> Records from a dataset
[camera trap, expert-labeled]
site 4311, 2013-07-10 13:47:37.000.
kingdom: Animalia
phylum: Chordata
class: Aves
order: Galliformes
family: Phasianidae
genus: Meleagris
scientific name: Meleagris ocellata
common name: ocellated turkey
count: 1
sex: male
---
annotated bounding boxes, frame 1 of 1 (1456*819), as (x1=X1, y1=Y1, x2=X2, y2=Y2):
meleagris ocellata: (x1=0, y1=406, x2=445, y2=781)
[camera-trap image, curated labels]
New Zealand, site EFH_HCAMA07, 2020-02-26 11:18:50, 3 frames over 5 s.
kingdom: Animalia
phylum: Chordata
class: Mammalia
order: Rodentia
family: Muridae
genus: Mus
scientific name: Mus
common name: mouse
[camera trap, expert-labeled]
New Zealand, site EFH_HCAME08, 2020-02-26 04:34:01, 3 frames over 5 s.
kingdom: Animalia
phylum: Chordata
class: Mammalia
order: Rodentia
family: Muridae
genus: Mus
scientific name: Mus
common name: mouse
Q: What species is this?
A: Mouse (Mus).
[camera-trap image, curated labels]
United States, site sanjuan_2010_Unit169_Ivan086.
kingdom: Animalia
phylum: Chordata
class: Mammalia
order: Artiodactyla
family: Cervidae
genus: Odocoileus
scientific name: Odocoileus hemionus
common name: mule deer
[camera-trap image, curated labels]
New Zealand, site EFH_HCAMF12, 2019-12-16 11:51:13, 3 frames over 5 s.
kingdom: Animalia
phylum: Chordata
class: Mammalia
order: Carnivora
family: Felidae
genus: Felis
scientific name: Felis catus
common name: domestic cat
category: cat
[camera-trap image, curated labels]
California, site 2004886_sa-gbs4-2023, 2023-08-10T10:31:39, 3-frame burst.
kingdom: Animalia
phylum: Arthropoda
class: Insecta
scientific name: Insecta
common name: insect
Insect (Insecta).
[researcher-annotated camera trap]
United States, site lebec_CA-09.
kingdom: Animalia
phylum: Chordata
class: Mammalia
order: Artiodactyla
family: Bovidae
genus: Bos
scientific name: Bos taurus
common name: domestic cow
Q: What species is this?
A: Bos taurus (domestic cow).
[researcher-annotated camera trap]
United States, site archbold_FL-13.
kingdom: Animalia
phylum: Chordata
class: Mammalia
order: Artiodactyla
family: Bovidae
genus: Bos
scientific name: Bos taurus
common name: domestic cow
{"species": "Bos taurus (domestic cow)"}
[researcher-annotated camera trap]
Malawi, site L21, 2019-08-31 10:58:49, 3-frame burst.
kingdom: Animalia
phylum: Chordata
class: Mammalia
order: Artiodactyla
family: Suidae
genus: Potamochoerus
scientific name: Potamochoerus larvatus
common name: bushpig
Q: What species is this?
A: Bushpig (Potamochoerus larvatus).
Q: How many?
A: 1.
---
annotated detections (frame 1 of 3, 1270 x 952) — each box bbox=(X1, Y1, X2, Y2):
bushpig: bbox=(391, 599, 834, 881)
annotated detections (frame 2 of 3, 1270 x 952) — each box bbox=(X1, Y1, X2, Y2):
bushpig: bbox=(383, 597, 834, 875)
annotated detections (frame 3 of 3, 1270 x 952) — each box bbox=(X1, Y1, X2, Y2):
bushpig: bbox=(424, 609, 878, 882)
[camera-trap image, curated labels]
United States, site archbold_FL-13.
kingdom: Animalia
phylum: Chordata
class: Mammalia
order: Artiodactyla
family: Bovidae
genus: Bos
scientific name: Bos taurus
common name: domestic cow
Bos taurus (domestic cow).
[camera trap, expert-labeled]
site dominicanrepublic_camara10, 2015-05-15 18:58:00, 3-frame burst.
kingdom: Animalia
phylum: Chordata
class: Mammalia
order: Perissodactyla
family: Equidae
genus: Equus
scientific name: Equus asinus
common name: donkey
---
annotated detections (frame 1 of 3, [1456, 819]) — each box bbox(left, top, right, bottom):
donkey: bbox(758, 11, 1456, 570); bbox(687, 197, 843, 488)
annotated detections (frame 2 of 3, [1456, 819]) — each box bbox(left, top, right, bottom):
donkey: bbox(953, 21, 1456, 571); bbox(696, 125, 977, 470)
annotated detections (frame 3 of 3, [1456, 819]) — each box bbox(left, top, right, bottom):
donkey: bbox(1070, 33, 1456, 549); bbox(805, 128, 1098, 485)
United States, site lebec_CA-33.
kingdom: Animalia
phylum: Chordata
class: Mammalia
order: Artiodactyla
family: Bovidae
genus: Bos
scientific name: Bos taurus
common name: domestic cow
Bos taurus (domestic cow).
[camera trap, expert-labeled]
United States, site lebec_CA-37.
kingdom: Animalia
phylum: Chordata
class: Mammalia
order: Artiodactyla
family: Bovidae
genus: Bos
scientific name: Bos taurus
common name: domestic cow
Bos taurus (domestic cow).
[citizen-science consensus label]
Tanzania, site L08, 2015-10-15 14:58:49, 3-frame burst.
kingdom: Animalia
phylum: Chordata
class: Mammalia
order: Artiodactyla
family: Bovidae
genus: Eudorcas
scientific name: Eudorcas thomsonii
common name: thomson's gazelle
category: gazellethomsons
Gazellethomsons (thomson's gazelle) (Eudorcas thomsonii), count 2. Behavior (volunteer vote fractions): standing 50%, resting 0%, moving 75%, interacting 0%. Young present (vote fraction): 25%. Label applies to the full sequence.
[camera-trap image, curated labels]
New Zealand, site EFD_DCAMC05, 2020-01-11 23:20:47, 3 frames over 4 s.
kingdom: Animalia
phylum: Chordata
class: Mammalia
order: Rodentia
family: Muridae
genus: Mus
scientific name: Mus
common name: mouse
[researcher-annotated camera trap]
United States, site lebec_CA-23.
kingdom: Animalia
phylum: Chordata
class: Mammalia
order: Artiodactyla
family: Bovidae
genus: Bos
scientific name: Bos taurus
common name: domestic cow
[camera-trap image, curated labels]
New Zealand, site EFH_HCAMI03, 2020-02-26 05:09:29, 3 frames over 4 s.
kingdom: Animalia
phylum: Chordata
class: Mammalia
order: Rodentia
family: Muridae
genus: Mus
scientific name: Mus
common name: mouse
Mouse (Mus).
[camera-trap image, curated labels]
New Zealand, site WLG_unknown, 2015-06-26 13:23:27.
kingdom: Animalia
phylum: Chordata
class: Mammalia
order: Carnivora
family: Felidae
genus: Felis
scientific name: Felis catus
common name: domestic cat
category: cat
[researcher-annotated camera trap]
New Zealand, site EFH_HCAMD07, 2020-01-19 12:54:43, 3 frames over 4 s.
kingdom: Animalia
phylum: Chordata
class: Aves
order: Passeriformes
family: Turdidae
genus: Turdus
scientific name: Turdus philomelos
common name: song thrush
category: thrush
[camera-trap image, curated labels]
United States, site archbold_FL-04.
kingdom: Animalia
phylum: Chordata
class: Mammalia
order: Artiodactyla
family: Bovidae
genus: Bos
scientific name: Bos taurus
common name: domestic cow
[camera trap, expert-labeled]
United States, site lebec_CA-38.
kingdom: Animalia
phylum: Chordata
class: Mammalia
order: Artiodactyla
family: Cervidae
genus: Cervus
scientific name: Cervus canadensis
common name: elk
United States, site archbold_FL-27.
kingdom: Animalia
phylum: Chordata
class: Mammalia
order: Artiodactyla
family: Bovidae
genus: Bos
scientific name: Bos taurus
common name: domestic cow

> Work required
Print all of the records, leaving each one exactly as it appears above.

> Your response
[camera trap, expert-labeled]
site 4311, 2013-07-10 13:47:37.000.
kingdom: Animalia
phylum: Chordata
class: Aves
order: Galliformes
family: Phasianidae
genus: Meleagris
scientific name: Meleagris ocellata
common name: ocellated turkey
count: 1
sex: male
---
annotated bounding boxes, frame 1 of 1 (1456*819), as (x1=X1, y1=Y1, x2=X2, y2=Y2):
meleagris ocellata: (x1=0, y1=406, x2=445, y2=781)
[camera-trap image, curated labels]
New Zealand, site EFH_HCAMA07, 2020-02-26 11:18:50, 3 frames over 5 s.
kingdom: Animalia
phylum: Chordata
class: Mammalia
order: Rodentia
family: Muridae
genus: Mus
scientific name: Mus
common name: mouse
[camera trap, expert-labeled]
New Zealand, site EFH_HCAME08, 2020-02-26 04:34:01, 3 frames over 5 s.
kingdom: Animalia
phylum: Chordata
class: Mammalia
order: Rodentia
family: Muridae
genus: Mus
scientific name: Mus
common name: mouse
Q: What species is this?
A: Mouse (Mus).
[camera-trap image, curated labels]
United States, site sanjuan_2010_Unit169_Ivan086.
kingdom: Animalia
phylum: Chordata
class: Mammalia
order: Artiodactyla
family: Cervidae
genus: Odocoileus
scientific name: Odocoileus hemionus
common name: mule deer
[camera-trap image, curated labels]
New Zealand, site EFH_HCAMF12, 2019-12-16 11:51:13, 3 frames over 5 s.
kingdom: Animalia
phylum: Chordata
class: Mammalia
order: Carnivora
family: Felidae
genus: Felis
scientific name: Felis catus
common name: domestic cat
category: cat
[camera-trap image, curated labels]
California, site 2004886_sa-gbs4-2023, 2023-08-10T10:31:39, 3-frame burst.
kingdom: Animalia
phylum: Arthropoda
class: Insecta
scientific name: Insecta
common name: insect
Insect (Insecta).
[researcher-annotated camera trap]
United States, site lebec_CA-09.
kingdom: Animalia
phylum: Chordata
class: Mammalia
order: Artiodactyla
family: Bovidae
genus: Bos
scientific name: Bos taurus
common name: domestic cow
Q: What species is this?
A: Bos taurus (domestic cow).
[researcher-annotated camera trap]
United States, site archbold_FL-13.
kingdom: Animalia
phylum: Chordata
class: Mammalia
order: Artiodactyla
family: Bovidae
genus: Bos
scientific name: Bos taurus
common name: domestic cow
{"species": "Bos taurus (domestic cow)"}
[researcher-annotated camera trap]
Malawi, site L21, 2019-08-31 10:58:49, 3-frame burst.
kingdom: Animalia
phylum: Chordata
class: Mammalia
order: Artiodactyla
family: Suidae
genus: Potamochoerus
scientific name: Potamochoerus larvatus
common name: bushpig
Q: What species is this?
A: Bushpig (Potamochoerus larvatus).
Q: How many?
A: 1.
---
annotated detections (frame 1 of 3, 1270 x 952) — each box bbox=(X1, Y1, X2, Y2):
bushpig: bbox=(391, 599, 834, 881)
annotated detections (frame 2 of 3, 1270 x 952) — each box bbox=(X1, Y1, X2, Y2):
bushpig: bbox=(383, 597, 834, 875)
annotated detections (frame 3 of 3, 1270 x 952) — each box bbox=(X1, Y1, X2, Y2):
bushpig: bbox=(424, 609, 878, 882)
[camera-trap image, curated labels]
United States, site archbold_FL-13.
kingdom: Animalia
phylum: Chordata
class: Mammalia
order: Artiodactyla
family: Bovidae
genus: Bos
scientific name: Bos taurus
common name: domestic cow
Bos taurus (domestic cow).
[camera trap, expert-labeled]
site dominicanrepublic_camara10, 2015-05-15 18:58:00, 3-frame burst.
kingdom: Animalia
phylum: Chordata
class: Mammalia
order: Perissodactyla
family: Equidae
genus: Equus
scientific name: Equus asinus
common name: donkey
---
annotated detections (frame 1 of 3, [1456, 819]) — each box bbox(left, top, right, bottom):
donkey: bbox(758, 11, 1456, 570); bbox(687, 197, 843, 488)
annotated detections (frame 2 of 3, [1456, 819]) — each box bbox(left, top, right, bottom):
donkey: bbox(953, 21, 1456, 571); bbox(696, 125, 977, 470)
annotated detections (frame 3 of 3, [1456, 819]) — each box bbox(left, top, right, bottom):
donkey: bbox(1070, 33, 1456, 549); bbox(805, 128, 1098, 485)
United States, site lebec_CA-33.
kingdom: Animalia
phylum: Chordata
class: Mammalia
order: Artiodactyla
family: Bovidae
genus: Bos
scientific name: Bos taurus
common name: domestic cow
Bos taurus (domestic cow).
[camera trap, expert-labeled]
United States, site lebec_CA-37.
kingdom: Animalia
phylum: Chordata
class: Mammalia
order: Artiodactyla
family: Bovidae
genus: Bos
scientific name: Bos taurus
common name: domestic cow
Bos taurus (domestic cow).
[citizen-science consensus label]
Tanzania, site L08, 2015-10-15 14:58:49, 3-frame burst.
kingdom: Animalia
phylum: Chordata
class: Mammalia
order: Artiodactyla
family: Bovidae
genus: Eudorcas
scientific name: Eudorcas thomsonii
common name: thomson's gazelle
category: gazellethomsons
Gazellethomsons (thomson's gazelle) (Eudorcas thomsonii), count 2. Behavior (volunteer vote fractions): standing 50%, resting 0%, moving 75%, interacting 0%. Young present (vote fraction): 25%. Label applies to the full sequence.
[camera-trap image, curated labels]
New Zealand, site EFD_DCAMC05, 2020-01-11 23:20:47, 3 frames over 4 s.
kingdom: Animalia
phylum: Chordata
class: Mammalia
order: Rodentia
family: Muridae
genus: Mus
scientific name: Mus
common name: mouse
[researcher-annotated camera trap]
United States, site lebec_CA-23.
kingdom: Animalia
phylum: Chordata
class: Mammalia
order: Artiodactyla
family: Bovidae
genus: Bos
scientific name: Bos taurus
common name: domestic cow
[camera-trap image, curated labels]
New Zealand, site EFH_HCAMI03, 2020-02-26 05:09:29, 3 frames over 4 s.
kingdom: Animalia
phylum: Chordata
class: Mammalia
order: Rodentia
family: Muridae
genus: Mus
scientific name: Mus
common name: mouse
Mouse (Mus).
[camera-trap image, curated labels]
New Zealand, site WLG_unknown, 2015-06-26 13:23:27.
kingdom: Animalia
phylum: Chordata
class: Mammalia
order: Carnivora
family: Felidae
genus: Felis
scientific name: Felis catus
common name: domestic cat
category: cat
[researcher-annotated camera trap]
New Zealand, site EFH_HCAMD07, 2020-01-19 12:54:43, 3 frames over 4 s.
kingdom: Animalia
phylum: Chordata
class: Aves
order: Passeriformes
family: Turdidae
genus: Turdus
scientific name: Turdus philomelos
common name: song thrush
category: thrush
[camera-trap image, curated labels]
United States, site archbold_FL-04.
kingdom: Animalia
phylum: Chordata
class: Mammalia
order: Artiodactyla
family: Bovidae
genus: Bos
scientific name: Bos taurus
common name: domestic cow
[camera trap, expert-labeled]
United States, site lebec_CA-38.
kingdom: Animalia
phylum: Chordata
class: Mammalia
order: Artiodactyla
family: Cervidae
genus: Cervus
scientific name: Cervus canadensis
common name: elk
United States, site archbold_FL-27.
kingdom: Animalia
phylum: Chordata
class: Mammalia
order: Artiodactyla
family: Bovidae
genus: Bos
scientific name: Bos taurus
common name: domestic cow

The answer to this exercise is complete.